# DIRECTION 1
Answer these questions using the article on the UK's draft Investigatory Powers Bill:
(a) What date does the article carry?
(b) What position does Lucy Purdon hold at Privacy International?
(c) What did the UK government recently publish?
# DIRECTION 2
Copy word for word the part of the article on the UK's draft Investigatory Powers Bill that opens with the words containing "What does the" and closes with "proposed surveillance reforms.".

# EXCERPT TO READ
What does the UK’s Draft Investigatory Powers Bill mean for ICT companies’ responsibility to respect
17 November 2015
By Lucy Purdon, Policy Officer, Privacy International; Research Fellow, IHRB
The UK government recently published the long-anticipated draft Investigatory Powers Bill, outlining proposed surveillance reforms.
All sides of the debate broadly agree that UK legislation in this area needs an overhaul, as it does not adequately address the needs of intelligence and security agencies in accessing modern digital communications for the purpose of fighting crime nor does it provide sufficient privacy protections.

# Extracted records
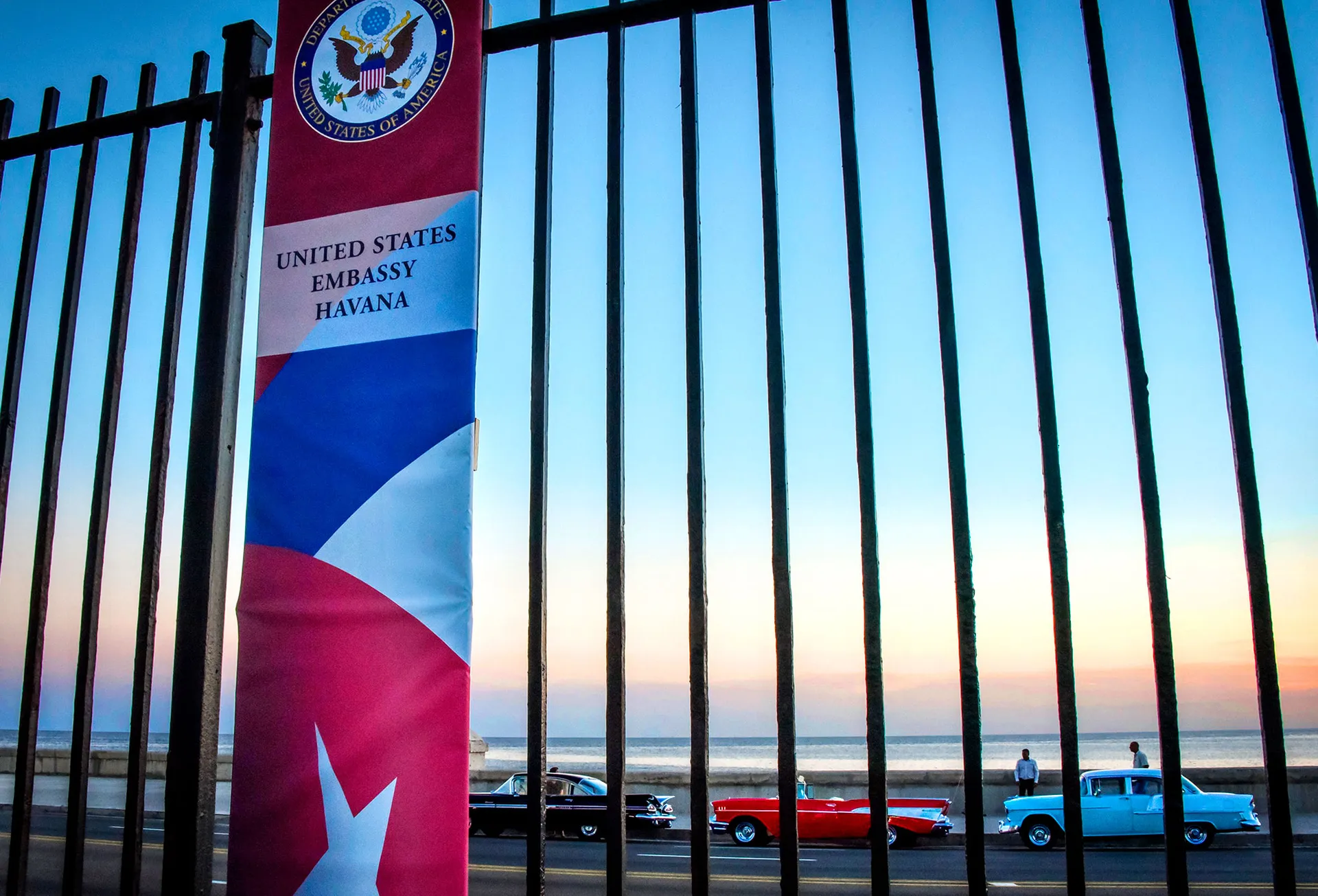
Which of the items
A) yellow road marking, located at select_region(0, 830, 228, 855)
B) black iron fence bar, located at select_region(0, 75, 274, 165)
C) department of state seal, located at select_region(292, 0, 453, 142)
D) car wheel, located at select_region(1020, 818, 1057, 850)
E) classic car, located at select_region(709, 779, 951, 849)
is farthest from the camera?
classic car, located at select_region(709, 779, 951, 849)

# EXPECTED OUTPUT 1
(a) 17 November 2015
(b) Policy Officer
(c) The long-anticipated draft Investigatory Powers Bill, outlining proposed surveillance reforms

# EXPECTED OUTPUT 2
What does the UK’s Draft Investigatory Powers Bill mean for ICT companies’ responsibility to respect
17 November 2015
By Lucy Purdon, Policy Officer, Privacy International; Research Fellow, IHRB
The UK government recently published the long-anticipated draft Investigatory Powers Bill, outlining proposed surveillance reforms.